Seibel: Nein, das reicht nicht - und das bedeutet es auch nicht. Ausländerfeindlichkeit ist eine von sechs Dimensionen des Rechtsextremismus. Diese sechs Dimensionen werden mit jeweils drei Aussagen abgefragt. Diesen Aussagen können die Interviewten auf einer Skala von eins bis fünf zustimmen. Eins heißt dabei "lehne ich völlig ab", fünf bedeutet "stimme voll und ganz zu." Nur wer in allen sechs Dimensionen, bei insgesamt 18 Fragen, mindestens den Wert 3,5 erreicht, dem wird ein manifestes rechtsextremes Weltbild bescheinigt.
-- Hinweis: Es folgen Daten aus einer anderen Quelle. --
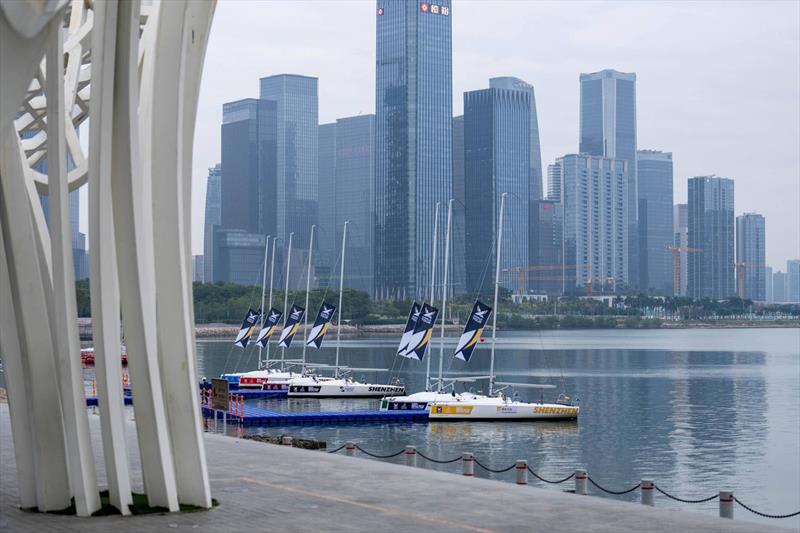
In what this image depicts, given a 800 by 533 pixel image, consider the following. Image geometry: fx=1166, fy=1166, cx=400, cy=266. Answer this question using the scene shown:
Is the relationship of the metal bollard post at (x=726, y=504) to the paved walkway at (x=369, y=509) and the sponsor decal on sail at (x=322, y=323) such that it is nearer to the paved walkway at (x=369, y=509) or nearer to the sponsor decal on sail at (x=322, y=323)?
the paved walkway at (x=369, y=509)

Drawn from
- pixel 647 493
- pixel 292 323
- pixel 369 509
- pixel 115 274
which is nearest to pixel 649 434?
pixel 292 323

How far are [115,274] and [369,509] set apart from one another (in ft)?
14.5

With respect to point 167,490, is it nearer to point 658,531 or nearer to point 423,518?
point 423,518

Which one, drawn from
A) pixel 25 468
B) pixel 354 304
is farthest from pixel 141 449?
pixel 354 304

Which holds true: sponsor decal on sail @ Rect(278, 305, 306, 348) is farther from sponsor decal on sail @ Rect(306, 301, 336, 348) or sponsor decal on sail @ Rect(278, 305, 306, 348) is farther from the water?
the water

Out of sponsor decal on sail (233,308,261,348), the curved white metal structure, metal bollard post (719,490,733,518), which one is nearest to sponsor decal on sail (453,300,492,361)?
sponsor decal on sail (233,308,261,348)

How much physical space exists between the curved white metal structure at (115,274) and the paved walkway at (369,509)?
0.63 metres

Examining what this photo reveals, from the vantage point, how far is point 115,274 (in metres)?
13.4

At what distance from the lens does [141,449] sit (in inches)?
537

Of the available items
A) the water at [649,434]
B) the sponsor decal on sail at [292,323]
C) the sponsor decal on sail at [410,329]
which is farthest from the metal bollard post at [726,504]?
the sponsor decal on sail at [292,323]

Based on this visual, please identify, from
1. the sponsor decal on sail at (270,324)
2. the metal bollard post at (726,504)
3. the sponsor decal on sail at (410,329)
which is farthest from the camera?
the sponsor decal on sail at (270,324)

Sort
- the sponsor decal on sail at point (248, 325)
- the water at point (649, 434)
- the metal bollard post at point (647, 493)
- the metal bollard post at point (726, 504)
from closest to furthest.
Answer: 1. the metal bollard post at point (726, 504)
2. the metal bollard post at point (647, 493)
3. the water at point (649, 434)
4. the sponsor decal on sail at point (248, 325)

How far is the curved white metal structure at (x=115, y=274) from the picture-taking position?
12961mm

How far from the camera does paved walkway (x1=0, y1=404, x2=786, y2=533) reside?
44.2 feet
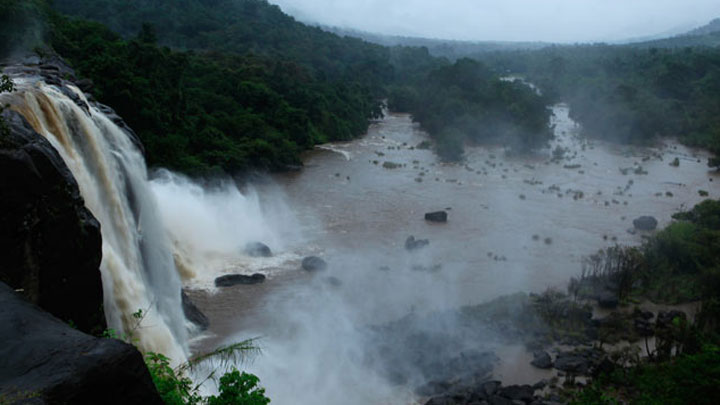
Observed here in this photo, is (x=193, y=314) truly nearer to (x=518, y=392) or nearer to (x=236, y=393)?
(x=518, y=392)

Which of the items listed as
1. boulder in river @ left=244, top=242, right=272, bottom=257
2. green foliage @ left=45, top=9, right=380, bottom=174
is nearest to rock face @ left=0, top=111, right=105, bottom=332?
boulder in river @ left=244, top=242, right=272, bottom=257

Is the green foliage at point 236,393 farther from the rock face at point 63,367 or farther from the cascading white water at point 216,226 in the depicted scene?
the cascading white water at point 216,226

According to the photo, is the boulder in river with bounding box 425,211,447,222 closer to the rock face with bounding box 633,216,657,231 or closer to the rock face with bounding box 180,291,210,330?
the rock face with bounding box 633,216,657,231

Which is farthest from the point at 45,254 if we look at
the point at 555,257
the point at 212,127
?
the point at 212,127

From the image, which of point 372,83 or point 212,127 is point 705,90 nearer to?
point 372,83

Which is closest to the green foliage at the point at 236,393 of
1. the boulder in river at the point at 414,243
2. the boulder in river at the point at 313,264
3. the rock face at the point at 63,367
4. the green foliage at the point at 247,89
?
the rock face at the point at 63,367

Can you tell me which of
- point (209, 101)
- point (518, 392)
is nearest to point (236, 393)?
point (518, 392)

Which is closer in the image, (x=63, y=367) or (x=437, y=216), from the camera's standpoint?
(x=63, y=367)
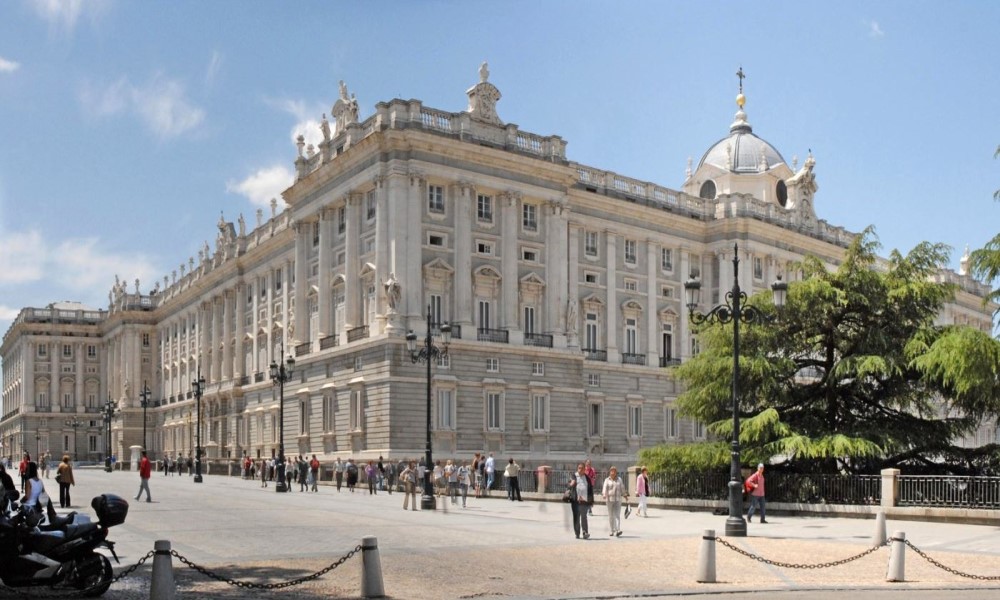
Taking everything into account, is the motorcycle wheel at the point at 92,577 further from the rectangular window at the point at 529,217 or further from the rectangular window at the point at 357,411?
the rectangular window at the point at 529,217

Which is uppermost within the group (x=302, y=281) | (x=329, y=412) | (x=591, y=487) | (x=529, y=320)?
(x=302, y=281)

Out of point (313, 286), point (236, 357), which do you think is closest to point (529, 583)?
point (313, 286)

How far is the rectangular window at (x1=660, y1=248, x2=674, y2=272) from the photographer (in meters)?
65.1

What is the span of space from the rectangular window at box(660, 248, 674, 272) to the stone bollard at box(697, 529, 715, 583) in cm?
4946

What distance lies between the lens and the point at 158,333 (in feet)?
347

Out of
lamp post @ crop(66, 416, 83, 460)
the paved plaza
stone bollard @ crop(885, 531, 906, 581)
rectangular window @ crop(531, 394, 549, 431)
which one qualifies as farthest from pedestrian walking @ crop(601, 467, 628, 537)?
lamp post @ crop(66, 416, 83, 460)

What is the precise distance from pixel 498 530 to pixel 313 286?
3423 centimetres

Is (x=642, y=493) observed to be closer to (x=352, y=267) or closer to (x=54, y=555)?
(x=54, y=555)

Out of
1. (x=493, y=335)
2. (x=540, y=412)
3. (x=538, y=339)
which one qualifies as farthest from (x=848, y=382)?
(x=538, y=339)

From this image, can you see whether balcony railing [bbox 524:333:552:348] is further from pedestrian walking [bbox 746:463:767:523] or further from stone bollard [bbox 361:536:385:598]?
stone bollard [bbox 361:536:385:598]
Was macht Ausländerfeindlichkeit so gefährlich?

Seibel: Sie gilt als die Brücken-Ideologie zum Rechtsextremismus, als das Tor, weil Ausländerfeindlichkeit der ideologische Kern des Rechtsextremismus ist. Da geht es immer wieder um einen angeblichen Kampf zwischen uns und den "Fremden". Genau darum kocht eine Partei wie die AfD das Thema Migration und Ausländer so stark hoch, weil sie dort an Diskussionen und Ansichten in der sogenannten gesellschaftlichen Mitte andocken kann.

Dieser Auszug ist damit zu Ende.